El camino es difícil. Si bien los dreamers son vistos con simpatía, aún existe resistencia entre muchos que arguyen que favorecerlos es recompensarlos por estar en la ilegalidad. En el 2010, el Dream Act, una propuesta del gobierno federal que permitía que los jóvenes indocumentados pudieran obtener la residencia legal, murió en el Senado por la oposición de los republicanos.

Pero todos coinciden en que los dreamers han revitalizado el movimiento por la reforma migratoria en los Estados Unidos, y se han convertido en los mejores voceros de su causa. “Ellos dicen que nosotros los inspiramos con nuestro sacrificio al abandonar nuestros hogares para darles una vida mejor; pero son ellos los que nos inspiran con su ejemplo y valentía”, dijo Chela Praeli.

EL PERÚ A DISTANCIA

Aunque los dreamers peruanos se consideran americanos porque han pasado más de la mitad de sus vidas en Estados Unidos, sienten al Perú de cerca a través de los relatos de sus padres, la música y por supuesto, la comida.

Carlos Saavedra dice que su mamá le prepara té de kión cada vez que se pone mal de la garganta y tallarines rojos cuando quiere consentirlo.
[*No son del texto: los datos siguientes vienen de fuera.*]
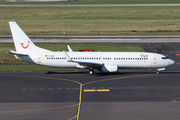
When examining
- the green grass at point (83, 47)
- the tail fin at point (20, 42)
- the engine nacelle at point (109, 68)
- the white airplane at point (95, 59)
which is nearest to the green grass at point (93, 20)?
the green grass at point (83, 47)

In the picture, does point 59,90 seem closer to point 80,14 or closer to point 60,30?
point 60,30

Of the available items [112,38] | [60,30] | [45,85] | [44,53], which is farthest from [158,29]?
A: [45,85]

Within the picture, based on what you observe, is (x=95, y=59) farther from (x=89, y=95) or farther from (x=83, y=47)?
(x=83, y=47)

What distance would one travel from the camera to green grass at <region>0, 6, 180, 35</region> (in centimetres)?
9931

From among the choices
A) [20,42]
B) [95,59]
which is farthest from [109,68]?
[20,42]

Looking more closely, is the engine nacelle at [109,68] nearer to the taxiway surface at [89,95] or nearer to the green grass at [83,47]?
the taxiway surface at [89,95]

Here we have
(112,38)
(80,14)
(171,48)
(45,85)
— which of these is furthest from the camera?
(80,14)

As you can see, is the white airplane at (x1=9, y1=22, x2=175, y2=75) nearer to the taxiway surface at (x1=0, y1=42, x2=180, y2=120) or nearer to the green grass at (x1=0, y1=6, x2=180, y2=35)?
the taxiway surface at (x1=0, y1=42, x2=180, y2=120)

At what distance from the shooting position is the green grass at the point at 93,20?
99.3 meters

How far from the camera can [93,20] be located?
11719cm

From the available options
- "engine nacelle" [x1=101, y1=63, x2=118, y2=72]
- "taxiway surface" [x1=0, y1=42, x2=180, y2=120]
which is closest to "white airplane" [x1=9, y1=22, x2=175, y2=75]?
"engine nacelle" [x1=101, y1=63, x2=118, y2=72]

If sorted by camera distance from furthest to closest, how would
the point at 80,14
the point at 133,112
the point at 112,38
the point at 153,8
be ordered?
the point at 153,8, the point at 80,14, the point at 112,38, the point at 133,112

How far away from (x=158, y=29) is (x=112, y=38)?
22.7 m

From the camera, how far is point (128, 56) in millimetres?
51469
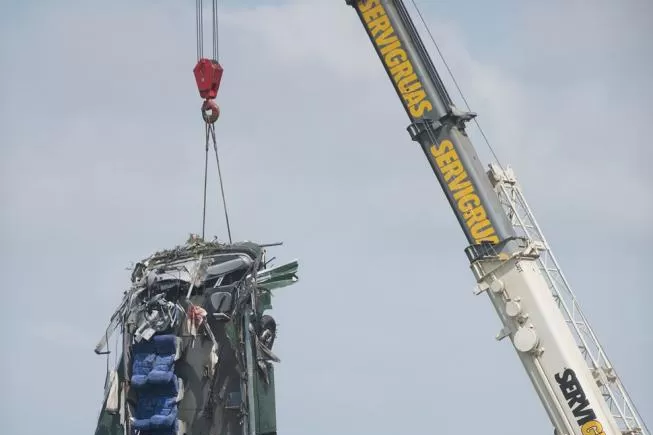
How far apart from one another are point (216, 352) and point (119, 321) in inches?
111

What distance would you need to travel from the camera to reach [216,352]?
30.5m

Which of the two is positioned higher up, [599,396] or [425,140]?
[425,140]

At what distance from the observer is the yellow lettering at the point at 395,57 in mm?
32281

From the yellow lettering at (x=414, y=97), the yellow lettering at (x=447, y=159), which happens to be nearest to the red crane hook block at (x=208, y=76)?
the yellow lettering at (x=414, y=97)

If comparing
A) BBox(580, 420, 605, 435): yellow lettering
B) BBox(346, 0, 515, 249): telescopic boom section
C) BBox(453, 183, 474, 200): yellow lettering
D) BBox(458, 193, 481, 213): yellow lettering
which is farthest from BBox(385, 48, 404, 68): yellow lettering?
BBox(580, 420, 605, 435): yellow lettering

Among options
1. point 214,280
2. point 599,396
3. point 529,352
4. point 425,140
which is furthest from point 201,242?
point 599,396

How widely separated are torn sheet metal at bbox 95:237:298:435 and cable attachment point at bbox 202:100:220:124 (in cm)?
398

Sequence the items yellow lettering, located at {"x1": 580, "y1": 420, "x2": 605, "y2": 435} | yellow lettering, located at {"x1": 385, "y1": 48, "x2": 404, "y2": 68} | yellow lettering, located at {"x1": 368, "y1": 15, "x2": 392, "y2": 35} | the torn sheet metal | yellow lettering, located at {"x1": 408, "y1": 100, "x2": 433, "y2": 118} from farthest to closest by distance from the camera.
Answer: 1. yellow lettering, located at {"x1": 368, "y1": 15, "x2": 392, "y2": 35}
2. yellow lettering, located at {"x1": 385, "y1": 48, "x2": 404, "y2": 68}
3. yellow lettering, located at {"x1": 408, "y1": 100, "x2": 433, "y2": 118}
4. the torn sheet metal
5. yellow lettering, located at {"x1": 580, "y1": 420, "x2": 605, "y2": 435}

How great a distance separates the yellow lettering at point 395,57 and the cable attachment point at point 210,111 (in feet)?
16.3

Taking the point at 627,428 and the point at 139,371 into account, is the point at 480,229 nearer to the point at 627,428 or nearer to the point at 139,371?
the point at 627,428

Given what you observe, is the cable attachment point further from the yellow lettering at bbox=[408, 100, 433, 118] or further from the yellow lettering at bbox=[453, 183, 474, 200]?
the yellow lettering at bbox=[453, 183, 474, 200]

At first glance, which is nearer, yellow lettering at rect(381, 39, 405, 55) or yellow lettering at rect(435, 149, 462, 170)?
yellow lettering at rect(435, 149, 462, 170)

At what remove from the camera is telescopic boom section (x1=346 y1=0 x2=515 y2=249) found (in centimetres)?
3097

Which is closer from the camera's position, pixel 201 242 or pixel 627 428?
pixel 627 428
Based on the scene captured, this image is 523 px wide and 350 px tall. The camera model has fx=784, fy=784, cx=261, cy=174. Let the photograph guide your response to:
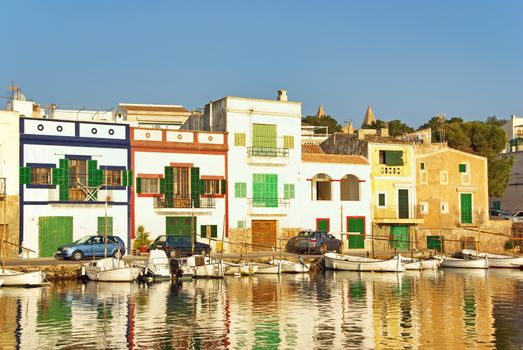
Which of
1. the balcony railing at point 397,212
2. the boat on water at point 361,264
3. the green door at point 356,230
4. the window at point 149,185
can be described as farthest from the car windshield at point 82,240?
the balcony railing at point 397,212

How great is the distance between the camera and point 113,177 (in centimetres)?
4991

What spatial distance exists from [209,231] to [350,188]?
13.7 meters

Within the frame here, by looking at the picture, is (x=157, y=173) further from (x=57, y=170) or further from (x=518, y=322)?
(x=518, y=322)

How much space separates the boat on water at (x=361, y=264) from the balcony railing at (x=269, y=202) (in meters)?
6.31

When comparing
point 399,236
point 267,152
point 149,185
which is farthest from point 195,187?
point 399,236

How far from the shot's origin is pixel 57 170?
48000 millimetres

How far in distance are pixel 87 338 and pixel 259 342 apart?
17.8 feet

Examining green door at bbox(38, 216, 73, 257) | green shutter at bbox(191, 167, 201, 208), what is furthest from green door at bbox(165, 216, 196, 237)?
green door at bbox(38, 216, 73, 257)

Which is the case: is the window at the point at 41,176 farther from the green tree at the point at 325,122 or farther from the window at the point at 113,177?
the green tree at the point at 325,122

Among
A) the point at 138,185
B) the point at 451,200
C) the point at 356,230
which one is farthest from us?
the point at 451,200

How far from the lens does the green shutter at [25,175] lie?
154 ft

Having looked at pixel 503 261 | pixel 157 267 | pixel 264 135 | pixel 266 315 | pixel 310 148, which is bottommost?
pixel 266 315

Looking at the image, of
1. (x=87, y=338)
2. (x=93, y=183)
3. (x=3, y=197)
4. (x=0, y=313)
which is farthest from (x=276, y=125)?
(x=87, y=338)

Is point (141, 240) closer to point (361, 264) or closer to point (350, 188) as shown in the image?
point (361, 264)
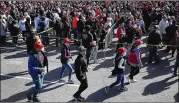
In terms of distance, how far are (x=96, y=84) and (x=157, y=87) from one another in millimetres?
2098

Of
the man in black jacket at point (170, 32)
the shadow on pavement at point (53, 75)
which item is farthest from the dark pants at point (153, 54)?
the shadow on pavement at point (53, 75)

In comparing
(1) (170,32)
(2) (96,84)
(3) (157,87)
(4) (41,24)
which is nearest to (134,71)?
(3) (157,87)

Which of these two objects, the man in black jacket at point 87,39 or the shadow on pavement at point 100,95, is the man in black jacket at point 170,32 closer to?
the man in black jacket at point 87,39

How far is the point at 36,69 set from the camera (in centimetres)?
942

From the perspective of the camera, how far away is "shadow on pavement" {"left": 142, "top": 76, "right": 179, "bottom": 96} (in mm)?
10664

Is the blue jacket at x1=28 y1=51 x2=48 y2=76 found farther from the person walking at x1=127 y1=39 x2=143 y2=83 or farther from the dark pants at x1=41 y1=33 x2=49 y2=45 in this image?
the dark pants at x1=41 y1=33 x2=49 y2=45

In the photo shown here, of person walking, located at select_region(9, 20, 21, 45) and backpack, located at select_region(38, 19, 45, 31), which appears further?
person walking, located at select_region(9, 20, 21, 45)

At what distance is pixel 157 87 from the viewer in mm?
11039

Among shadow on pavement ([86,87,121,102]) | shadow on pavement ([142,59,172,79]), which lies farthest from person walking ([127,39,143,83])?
shadow on pavement ([86,87,121,102])

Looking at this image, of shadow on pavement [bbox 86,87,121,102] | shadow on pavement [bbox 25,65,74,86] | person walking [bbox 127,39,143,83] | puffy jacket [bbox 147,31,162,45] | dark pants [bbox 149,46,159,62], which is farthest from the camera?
dark pants [bbox 149,46,159,62]

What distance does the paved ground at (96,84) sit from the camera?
33.6 ft

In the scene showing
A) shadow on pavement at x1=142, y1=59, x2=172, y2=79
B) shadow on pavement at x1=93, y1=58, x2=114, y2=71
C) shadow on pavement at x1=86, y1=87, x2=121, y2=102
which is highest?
shadow on pavement at x1=93, y1=58, x2=114, y2=71

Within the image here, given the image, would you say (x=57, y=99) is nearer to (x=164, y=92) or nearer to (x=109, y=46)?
(x=164, y=92)

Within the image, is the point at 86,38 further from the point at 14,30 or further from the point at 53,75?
the point at 14,30
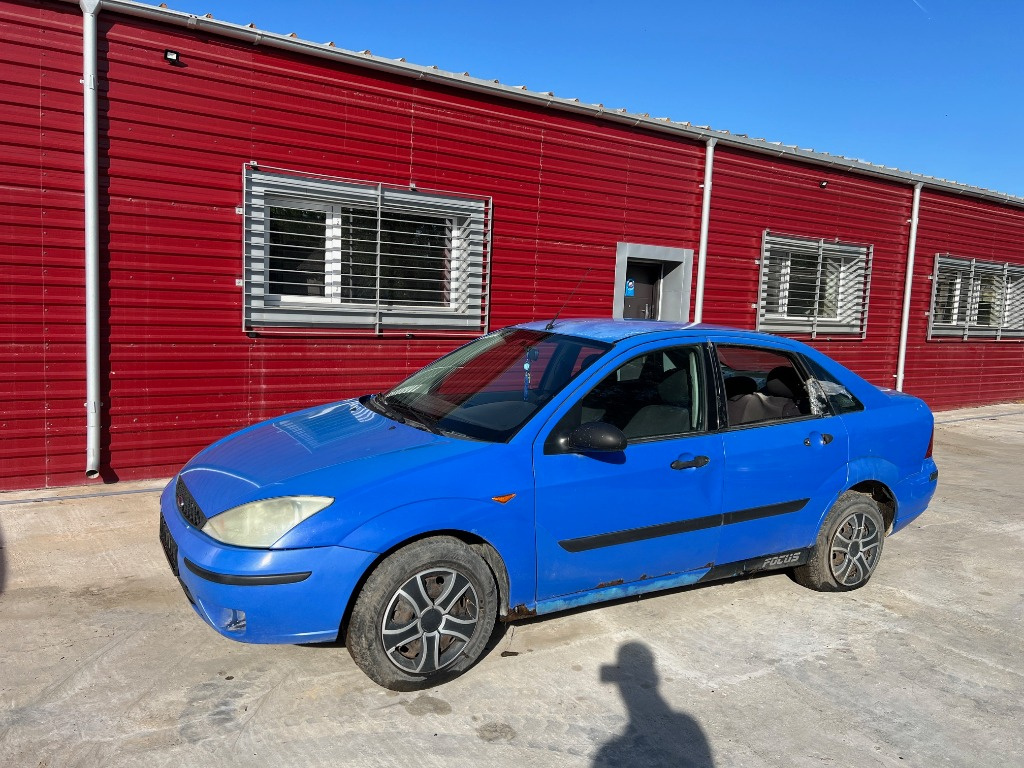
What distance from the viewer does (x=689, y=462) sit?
3695mm

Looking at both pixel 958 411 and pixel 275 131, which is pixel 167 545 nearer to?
pixel 275 131

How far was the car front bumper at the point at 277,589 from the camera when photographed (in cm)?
288

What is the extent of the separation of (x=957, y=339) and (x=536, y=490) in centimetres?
1198

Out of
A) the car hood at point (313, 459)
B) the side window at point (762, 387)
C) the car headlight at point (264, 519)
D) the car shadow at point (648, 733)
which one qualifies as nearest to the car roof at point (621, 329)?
the side window at point (762, 387)

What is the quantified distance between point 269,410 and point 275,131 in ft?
8.04

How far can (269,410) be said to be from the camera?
6.87 meters

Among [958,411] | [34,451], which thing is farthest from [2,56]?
[958,411]

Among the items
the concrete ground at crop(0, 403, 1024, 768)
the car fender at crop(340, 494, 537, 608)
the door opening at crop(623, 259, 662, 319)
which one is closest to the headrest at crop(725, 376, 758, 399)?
the concrete ground at crop(0, 403, 1024, 768)

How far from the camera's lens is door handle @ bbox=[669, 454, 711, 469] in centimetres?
366

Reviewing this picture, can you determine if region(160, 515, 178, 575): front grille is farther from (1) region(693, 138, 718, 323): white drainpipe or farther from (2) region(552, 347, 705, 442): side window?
(1) region(693, 138, 718, 323): white drainpipe

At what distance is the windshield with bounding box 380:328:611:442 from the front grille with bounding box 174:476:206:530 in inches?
40.2

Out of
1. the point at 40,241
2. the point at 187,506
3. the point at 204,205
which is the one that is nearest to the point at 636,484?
the point at 187,506

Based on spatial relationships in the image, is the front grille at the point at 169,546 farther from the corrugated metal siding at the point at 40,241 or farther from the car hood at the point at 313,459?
the corrugated metal siding at the point at 40,241

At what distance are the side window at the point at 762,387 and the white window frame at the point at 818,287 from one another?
5.93 m
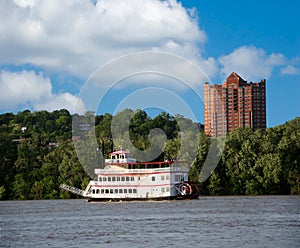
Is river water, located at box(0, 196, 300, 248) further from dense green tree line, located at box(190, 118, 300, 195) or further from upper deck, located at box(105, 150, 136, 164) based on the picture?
dense green tree line, located at box(190, 118, 300, 195)

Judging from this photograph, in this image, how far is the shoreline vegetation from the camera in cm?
10469

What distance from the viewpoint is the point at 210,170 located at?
10888cm

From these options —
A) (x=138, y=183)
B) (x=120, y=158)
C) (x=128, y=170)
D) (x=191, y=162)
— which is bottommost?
(x=138, y=183)

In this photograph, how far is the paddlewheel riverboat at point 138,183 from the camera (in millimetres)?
83562

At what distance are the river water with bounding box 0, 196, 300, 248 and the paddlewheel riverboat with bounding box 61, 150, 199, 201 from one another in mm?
18372

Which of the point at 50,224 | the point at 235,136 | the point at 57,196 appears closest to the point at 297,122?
the point at 235,136

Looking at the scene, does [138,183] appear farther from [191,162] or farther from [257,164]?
[257,164]

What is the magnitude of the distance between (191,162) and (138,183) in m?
23.9

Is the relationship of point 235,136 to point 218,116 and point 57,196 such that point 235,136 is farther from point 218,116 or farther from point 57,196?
point 218,116

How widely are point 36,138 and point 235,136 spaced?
1800 inches

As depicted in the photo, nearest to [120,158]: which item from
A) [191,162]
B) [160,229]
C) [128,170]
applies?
[128,170]

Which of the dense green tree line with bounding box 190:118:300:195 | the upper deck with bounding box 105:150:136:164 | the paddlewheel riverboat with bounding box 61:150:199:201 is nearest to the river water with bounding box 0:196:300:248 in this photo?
the paddlewheel riverboat with bounding box 61:150:199:201

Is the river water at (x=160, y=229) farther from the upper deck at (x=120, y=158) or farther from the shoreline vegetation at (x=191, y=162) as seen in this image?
the shoreline vegetation at (x=191, y=162)

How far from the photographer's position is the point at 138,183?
8531cm
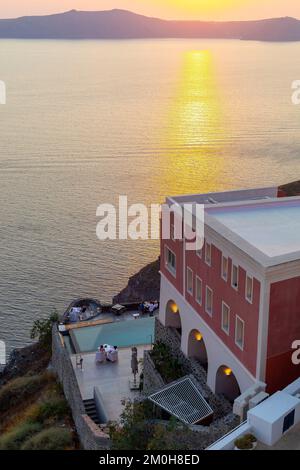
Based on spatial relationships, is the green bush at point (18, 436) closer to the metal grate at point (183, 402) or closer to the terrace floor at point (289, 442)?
the metal grate at point (183, 402)

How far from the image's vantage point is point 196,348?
23422mm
Viajó al Perú el año pasado, después de 10 años de ausencia, y lo vio muy cambiado. Más que los malls que vio por todos lados, lo que le chocó fue la idea que los peruanos tienen de la vida en Estados Unidos.

“Mucha gente cree que la vida aquí es fácil”, dijo Saavedra. “Piensan que no importa no tener papeles si tienes dinero”.

Carlos Rojas no va al Perú desde hace 13 años, perofrecuenta los restaurantes peruanos de Patterson y cuando hay fiestas, su familia baila huaynos y arma “jaranas de rompe y raja”. Sabe de Miguel Grau, Andrés Avelino Cáceres y de la Guerra con Chile por su padre, y cada vez que escucha el himno, se emociona. “Se me pone la piel de gallina”, revela.

Apenas Lorella Praeli logró legalizar su estatus, a través de su matrimonio, viajó al Perú. El año pasado estuvo en su Ica querida, donde recibió un reconocimiento especial de la Universidad San Luis Gonzaga por su papel en la lucha de los estudiantes indocumentados en Estados Unidos. Disfrutó mucho del viaje, pero lamentó que su madre y hermana no la acompañaran porque aún son indocumentadas.

Sofía Campos también es indocumentada. Por eso no ha vuelto al Perú desde hace 17 años. Le encanta el ají de gallina, los picarones, y el panetón; canta las canciones de Gianmarco que ve en Youtube y sueña con volver al Perú.

“Me pone muy triste y me da mucha rabia no poder volver”, dijo Campos. “Parte de mi pelea es porque me parece injusto que alguien me impida poder regresar al lugar donde nací”.